Welcome to T-Net!
Treasure can be tiny.
Practice. Both in learning your detector , and in recoveries.
The thing you dig up impatiently and damage will be the valuable one after a streak of junk. Don't worry , you'll ding something eventually even being careful.
Don't rub coins. Carry a pill bottle with paper towel or cotton balls for padding to put them in to carefully clean later. And study cleaning before cleaning. Sometimes a little can be too much.
Oh don't worry , you'll wreck a coin too eventually.
While learning how to make recoveries focus on blending where you did so when you are done so the disturbance doesn't show. Yes it takes patience and experience. But it's good P.R, in public areas.
And good to do when you are recovering relics so someone else can't tell at a glance where your homework discovered a site within a site.

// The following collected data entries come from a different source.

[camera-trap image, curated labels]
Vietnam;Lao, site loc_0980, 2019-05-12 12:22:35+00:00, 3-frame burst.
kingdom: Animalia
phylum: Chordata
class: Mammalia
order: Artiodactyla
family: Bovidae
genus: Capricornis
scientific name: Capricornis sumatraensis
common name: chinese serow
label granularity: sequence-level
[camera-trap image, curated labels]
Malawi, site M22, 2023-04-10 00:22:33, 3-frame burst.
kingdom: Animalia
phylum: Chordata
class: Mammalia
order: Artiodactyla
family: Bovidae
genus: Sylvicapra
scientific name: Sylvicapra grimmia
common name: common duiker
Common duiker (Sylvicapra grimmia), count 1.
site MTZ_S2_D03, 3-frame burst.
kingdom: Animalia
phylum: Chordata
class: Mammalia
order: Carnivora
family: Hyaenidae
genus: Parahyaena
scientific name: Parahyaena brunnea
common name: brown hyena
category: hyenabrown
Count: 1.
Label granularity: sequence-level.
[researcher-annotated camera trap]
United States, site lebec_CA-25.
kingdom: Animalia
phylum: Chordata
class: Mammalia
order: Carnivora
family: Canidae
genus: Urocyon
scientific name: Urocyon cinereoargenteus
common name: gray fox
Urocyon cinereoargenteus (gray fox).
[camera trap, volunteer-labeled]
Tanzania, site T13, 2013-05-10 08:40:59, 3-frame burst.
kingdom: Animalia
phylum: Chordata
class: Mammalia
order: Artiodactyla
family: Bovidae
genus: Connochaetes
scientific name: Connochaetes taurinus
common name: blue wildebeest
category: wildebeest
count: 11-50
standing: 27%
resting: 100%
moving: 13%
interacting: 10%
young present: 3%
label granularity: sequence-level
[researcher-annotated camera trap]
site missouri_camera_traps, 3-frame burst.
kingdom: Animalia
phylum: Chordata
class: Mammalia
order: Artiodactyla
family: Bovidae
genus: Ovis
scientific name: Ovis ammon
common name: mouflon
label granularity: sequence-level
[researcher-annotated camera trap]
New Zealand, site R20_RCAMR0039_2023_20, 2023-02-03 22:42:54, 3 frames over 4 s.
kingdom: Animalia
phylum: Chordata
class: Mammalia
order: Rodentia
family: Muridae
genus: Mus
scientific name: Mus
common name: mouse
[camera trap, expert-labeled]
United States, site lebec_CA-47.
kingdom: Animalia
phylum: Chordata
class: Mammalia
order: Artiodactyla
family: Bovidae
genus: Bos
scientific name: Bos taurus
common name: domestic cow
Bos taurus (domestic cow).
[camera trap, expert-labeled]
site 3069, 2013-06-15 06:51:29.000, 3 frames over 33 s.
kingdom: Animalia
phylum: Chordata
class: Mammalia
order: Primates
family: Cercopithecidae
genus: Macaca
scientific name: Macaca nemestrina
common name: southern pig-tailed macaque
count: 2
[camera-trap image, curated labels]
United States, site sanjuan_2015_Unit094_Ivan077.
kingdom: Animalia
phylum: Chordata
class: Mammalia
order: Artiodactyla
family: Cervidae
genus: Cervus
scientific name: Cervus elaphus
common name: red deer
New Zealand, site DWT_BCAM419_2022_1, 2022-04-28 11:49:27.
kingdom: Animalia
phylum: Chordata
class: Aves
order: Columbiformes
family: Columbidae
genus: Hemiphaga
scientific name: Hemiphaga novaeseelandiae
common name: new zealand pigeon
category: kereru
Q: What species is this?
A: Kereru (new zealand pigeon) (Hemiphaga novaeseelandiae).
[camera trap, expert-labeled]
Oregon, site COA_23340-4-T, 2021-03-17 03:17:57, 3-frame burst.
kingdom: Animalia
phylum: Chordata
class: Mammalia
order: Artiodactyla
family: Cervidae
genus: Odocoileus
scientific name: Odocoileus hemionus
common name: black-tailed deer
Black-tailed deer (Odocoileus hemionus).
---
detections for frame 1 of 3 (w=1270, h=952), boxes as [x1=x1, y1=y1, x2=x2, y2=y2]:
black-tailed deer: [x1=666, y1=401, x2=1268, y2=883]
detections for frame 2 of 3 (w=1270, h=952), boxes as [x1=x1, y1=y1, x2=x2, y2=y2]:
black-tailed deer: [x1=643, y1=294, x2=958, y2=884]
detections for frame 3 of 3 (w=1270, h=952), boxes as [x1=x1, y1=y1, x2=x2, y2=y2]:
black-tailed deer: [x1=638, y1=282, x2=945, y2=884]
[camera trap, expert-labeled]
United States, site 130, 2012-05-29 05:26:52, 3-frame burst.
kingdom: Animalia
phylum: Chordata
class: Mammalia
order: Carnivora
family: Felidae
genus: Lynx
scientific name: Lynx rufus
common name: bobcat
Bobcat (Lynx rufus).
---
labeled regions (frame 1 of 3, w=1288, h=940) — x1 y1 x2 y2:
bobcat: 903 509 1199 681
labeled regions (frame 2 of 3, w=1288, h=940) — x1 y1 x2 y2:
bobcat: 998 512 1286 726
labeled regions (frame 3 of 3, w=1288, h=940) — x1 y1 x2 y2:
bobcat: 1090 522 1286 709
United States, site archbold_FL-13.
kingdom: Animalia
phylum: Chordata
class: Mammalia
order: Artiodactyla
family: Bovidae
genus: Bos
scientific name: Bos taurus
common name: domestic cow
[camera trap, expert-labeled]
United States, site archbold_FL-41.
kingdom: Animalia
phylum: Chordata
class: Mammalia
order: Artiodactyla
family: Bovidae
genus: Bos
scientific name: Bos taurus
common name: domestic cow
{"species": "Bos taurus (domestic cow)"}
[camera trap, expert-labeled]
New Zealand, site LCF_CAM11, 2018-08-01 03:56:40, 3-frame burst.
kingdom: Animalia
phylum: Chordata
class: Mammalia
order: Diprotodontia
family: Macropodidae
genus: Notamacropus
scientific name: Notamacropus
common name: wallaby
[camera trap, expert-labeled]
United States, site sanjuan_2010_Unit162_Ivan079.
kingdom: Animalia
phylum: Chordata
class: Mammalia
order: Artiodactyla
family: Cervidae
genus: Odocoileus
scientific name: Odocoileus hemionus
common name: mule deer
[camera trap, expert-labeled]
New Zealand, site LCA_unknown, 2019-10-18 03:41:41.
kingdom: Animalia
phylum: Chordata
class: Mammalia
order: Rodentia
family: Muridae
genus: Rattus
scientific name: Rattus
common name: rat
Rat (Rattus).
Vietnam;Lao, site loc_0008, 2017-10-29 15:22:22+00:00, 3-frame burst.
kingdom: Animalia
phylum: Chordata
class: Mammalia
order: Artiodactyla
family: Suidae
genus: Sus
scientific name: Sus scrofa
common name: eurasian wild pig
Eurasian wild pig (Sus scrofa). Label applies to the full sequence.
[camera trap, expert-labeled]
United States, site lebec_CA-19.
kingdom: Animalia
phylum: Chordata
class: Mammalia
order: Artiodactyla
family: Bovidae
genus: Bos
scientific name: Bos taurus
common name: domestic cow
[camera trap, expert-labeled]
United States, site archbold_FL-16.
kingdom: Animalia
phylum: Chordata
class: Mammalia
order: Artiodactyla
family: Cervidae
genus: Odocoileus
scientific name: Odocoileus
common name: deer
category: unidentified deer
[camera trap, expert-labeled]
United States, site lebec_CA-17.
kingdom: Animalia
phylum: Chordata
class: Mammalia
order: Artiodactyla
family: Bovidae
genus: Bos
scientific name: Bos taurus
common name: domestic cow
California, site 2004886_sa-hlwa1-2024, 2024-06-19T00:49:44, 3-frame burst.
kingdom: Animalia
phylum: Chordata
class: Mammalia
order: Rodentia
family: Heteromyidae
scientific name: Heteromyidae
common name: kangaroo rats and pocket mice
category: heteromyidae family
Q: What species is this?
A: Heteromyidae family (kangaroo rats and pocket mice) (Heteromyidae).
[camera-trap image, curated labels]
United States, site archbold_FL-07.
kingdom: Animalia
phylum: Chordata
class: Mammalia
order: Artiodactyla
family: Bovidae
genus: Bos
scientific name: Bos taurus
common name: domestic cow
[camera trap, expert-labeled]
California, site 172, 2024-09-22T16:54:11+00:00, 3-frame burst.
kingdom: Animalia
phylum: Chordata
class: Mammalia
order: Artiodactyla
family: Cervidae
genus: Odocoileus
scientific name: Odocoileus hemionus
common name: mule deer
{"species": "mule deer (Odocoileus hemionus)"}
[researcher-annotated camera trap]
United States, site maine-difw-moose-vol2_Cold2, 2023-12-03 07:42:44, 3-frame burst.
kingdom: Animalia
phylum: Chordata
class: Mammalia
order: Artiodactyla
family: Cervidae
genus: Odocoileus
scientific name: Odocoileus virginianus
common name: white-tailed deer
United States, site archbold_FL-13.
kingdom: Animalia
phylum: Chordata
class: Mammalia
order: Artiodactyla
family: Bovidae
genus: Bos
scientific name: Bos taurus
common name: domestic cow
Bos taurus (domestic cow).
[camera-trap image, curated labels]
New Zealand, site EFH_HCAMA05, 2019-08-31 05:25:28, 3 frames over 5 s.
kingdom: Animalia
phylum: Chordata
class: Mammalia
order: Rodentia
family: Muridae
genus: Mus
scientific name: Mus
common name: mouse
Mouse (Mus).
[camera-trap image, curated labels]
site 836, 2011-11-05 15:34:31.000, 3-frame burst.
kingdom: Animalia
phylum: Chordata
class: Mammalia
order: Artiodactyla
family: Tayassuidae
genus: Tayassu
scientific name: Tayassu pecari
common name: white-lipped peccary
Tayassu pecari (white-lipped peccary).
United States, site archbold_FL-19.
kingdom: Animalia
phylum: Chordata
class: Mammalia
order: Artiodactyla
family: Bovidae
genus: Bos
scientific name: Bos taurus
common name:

Find comfortable gloves that protect your fingers. Use them when making recoveries. Or else you will get cut or poked or find dried dirt stuck to your fingers when you rub a sweaty eye.
Don't worry , you'll do something like that eventually.
You find a pair you like , get another pair or two.
I have a habit of dragging a finger to lightly mark a pinpointed area. That fingertip wears fast. Tried a golf tee (no I don't golf) but it just didn't get it for me after misplacing it enough times.
A generous pocket or pack pocket for trash and one for keepers. Pill bottle in keepers pocket. Check discards /trash later at home very carefully. Eventually there will be a surprise in your trash. And eventually or sooner (don't worry it'll happen) a keeper will have crawled out of it's pocket into your trash pocket by some mysterious method still unknown to detectorists.
A roofers type nail apron can be handy for such. Be aware the tops of the pockets are open!
If doing cartwheels or handstands you might lose something.
Don't worry , eventually you'll get home and be missing a recovery you had in hand earlier regardless of how securely you stashed it.
Your detector goes in your hand or securely in your vehicle after you step out of your home.
Not on the car roof. Not leaning against the many things it can be leaned against at home or on hunting sites. Worry. You won't like the feeling of where's my detector.